Waste Industries USA, Inc. is a vertically integrated solid waste services company that provides collection, transfer, disposal and recycling services to commercial, industrial and residential customer locations in the states of North Carolina, South Carolina, Virginia, Tennessee, Georgia and Mississippi.

About Macquarie Infrastructure Partners

Macquarie Infrastructure Partners (MIP), headquartered in New York, is a diversified unlisted fund focusing on infrastructure investments in the United States and Canada. The majority of MIP investors are US and Canadian institutions such as public pension funds, corporate pension funds, endowments and foundations and Taft-Hartley (Union) funds. MIP has ten investments which include a stake in Aquarion Company, a regulated New England water utility, a stake in Duquesne Light, a regulated electric utility in Pittsburgh, a stake in a US wireless tower operator, two Canadian port terminals and interests in four toll roads in the United States and one in Canada.

About Goldman Sachs

Goldman Sachs is a leading global investment banking, securities and investment management firm that provides a wide range of services worldwide to a substantial and diversified client base that includes corporations, financial institutions, governments and high net worth individuals. Founded in 1869, it is one of the oldest and largest investment banking firms. The firm is headquartered in New York and maintains offices in London, Frankfurt, Tokyo, Hong Kong and other major financial centers around the world.

This press release is not a solicitation of a proxy, an offer to purchase nor a solicitation of an offer to sell shares of Waste Industries, and it is not a substitute for any proxy statement or other filings that may be made with the Securities and Exchange Commission ("SEC") should this proposed transaction go forward. If such documents are filed with the SEC, investors will be urged to thoroughly review and consider them because they will contain important information, including risk factors. Any such documents, once filed, will be available free of charge at the SEC's website (www.sec.gov) and from Waste Industries.

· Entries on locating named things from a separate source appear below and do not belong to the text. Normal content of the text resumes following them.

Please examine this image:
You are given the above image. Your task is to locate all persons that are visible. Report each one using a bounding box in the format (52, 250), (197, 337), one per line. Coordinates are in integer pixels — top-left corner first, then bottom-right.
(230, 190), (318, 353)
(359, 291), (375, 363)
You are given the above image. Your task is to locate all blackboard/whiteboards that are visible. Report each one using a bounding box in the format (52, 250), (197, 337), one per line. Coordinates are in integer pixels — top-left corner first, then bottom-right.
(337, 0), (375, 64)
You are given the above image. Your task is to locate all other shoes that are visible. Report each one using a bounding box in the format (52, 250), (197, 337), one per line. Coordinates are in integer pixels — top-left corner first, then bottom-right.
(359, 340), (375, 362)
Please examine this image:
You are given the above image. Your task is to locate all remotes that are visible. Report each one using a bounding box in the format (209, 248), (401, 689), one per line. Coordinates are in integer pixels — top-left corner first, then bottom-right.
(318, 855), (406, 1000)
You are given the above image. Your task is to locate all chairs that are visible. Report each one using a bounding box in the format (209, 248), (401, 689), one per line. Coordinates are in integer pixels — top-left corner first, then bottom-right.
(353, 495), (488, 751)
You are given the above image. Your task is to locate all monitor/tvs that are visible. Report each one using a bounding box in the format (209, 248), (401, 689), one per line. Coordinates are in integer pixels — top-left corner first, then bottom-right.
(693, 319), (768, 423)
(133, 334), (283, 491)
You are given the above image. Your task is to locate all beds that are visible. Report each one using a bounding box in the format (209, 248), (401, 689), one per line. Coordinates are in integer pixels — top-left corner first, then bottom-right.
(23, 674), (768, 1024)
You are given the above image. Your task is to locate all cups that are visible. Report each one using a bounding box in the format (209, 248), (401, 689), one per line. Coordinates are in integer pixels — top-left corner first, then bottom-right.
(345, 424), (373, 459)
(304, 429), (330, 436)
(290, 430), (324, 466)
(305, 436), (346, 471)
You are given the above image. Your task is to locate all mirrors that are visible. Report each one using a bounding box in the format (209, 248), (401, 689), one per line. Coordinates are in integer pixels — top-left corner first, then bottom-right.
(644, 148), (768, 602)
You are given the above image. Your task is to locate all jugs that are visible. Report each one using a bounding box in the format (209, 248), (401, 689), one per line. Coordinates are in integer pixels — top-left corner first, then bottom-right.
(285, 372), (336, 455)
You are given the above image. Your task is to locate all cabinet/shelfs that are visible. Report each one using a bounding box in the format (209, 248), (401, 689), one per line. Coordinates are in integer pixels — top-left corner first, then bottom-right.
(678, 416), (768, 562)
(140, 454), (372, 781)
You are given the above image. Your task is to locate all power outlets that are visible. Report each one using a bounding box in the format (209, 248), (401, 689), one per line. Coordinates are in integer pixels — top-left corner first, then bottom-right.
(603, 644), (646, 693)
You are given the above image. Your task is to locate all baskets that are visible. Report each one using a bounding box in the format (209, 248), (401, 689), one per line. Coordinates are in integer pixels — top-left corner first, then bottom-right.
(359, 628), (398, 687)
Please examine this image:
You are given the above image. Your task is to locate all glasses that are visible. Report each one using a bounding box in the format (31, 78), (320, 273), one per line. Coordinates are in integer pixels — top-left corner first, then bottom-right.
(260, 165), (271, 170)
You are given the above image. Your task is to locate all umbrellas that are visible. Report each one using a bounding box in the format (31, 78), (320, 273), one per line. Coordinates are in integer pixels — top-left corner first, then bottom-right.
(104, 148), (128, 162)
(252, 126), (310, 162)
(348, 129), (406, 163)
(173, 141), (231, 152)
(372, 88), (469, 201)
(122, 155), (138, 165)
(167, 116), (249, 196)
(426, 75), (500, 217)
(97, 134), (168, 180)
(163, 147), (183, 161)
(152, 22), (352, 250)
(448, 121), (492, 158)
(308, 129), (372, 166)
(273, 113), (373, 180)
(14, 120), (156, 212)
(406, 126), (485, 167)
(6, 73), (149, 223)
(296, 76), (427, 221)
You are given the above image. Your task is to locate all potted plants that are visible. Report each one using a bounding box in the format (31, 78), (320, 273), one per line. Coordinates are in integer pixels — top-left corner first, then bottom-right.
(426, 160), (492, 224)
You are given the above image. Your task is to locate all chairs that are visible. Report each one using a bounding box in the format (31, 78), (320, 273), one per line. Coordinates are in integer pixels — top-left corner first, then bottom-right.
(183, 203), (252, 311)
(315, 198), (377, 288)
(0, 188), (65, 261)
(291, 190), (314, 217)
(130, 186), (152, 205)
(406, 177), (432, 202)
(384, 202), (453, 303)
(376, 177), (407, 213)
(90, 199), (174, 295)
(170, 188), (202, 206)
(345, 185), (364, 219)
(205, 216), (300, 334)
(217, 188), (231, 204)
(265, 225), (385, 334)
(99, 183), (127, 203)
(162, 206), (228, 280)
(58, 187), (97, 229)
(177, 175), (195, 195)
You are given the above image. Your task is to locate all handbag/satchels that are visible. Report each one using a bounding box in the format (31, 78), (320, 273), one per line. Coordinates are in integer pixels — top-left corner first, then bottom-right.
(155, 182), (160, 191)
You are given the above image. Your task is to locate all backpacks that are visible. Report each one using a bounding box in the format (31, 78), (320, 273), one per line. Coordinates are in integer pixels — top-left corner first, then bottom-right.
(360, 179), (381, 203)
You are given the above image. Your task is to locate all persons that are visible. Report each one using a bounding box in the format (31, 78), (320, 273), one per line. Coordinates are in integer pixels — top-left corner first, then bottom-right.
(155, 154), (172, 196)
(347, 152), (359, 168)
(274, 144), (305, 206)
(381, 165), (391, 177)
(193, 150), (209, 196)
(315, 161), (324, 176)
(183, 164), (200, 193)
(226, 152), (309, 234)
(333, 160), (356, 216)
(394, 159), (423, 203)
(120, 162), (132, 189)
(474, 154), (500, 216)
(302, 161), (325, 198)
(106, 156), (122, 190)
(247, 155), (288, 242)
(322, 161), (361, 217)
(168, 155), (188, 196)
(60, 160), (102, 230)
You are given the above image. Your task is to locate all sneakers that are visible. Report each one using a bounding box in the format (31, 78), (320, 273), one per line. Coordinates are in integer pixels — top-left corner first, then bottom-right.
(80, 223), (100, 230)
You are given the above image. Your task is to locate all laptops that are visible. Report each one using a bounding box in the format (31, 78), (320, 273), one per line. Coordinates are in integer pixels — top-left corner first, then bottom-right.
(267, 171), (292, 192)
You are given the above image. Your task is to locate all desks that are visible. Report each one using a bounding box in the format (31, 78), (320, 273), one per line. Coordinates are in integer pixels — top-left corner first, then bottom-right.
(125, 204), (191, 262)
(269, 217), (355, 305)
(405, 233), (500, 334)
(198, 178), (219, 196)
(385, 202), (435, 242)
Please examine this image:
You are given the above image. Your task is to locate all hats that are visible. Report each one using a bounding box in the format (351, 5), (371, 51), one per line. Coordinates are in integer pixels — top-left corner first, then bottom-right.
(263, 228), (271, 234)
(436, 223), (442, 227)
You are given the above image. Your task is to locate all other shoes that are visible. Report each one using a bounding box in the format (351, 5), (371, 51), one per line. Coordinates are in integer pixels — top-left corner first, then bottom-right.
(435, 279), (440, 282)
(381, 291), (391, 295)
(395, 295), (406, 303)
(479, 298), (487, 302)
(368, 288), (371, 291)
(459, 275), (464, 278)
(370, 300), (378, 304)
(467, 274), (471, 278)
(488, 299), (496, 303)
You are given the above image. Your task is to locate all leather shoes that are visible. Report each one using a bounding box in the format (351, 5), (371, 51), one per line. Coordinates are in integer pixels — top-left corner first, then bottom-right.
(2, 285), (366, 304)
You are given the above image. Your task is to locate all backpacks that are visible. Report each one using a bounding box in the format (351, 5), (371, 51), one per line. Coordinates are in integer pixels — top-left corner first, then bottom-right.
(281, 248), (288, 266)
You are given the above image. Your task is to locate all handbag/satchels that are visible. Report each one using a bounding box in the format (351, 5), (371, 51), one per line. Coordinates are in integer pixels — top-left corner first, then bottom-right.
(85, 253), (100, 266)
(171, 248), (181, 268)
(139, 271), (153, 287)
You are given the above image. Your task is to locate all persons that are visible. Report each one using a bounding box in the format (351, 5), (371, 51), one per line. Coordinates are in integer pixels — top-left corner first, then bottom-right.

Forward Looking Statements

This press release contains "forward-looking statements" under the Private Securities Litigation Reform Act of 1995. These forward-looking statements can generally be identified as such because the statement will include words such as the Company "expects," "believes," "anticipates" or words of similar import. Similarly, statements that describe the Company's future plans, objectives or goals are also forward-looking statements. The forward-looking statements are subject to risks and uncertainties, including the possibility that the proposed transaction could be withdrawn, rejected, or unable to be consummated because of various contingencies, including, but not limited to, the outcome of any legal proceedings that may be instituted against the Company and/or others relating to the proposed transaction, the effect of the announcement on the Company's operating results and business generally, the risk that the proposed transaction disrupts current plans and operations, the inability to satisfy any material conditions to consummation of the proposed transaction, downturns in the Company's business or the state of the corporate credit markets, and the impact of the substantial indebtedness expected to be incurred to accomplish the proposed transaction. Consider these factors carefully in evaluating the forward-looking statements. The risk factors listed in the Company's Form 10-K for the year ended December 31, 2006 and subsequently filed Forms 10-Q and 8-K also provide examples of risks, uncertainties and events that could cause actual results to differ materially from those contained in forward-looking statements. The forward-looking statements made herein are only made as of the date of this press release and the Company undertakes no obligation to publicly update such forward-looking statements and is not responsible for changes made to this press release for Internet or wire services.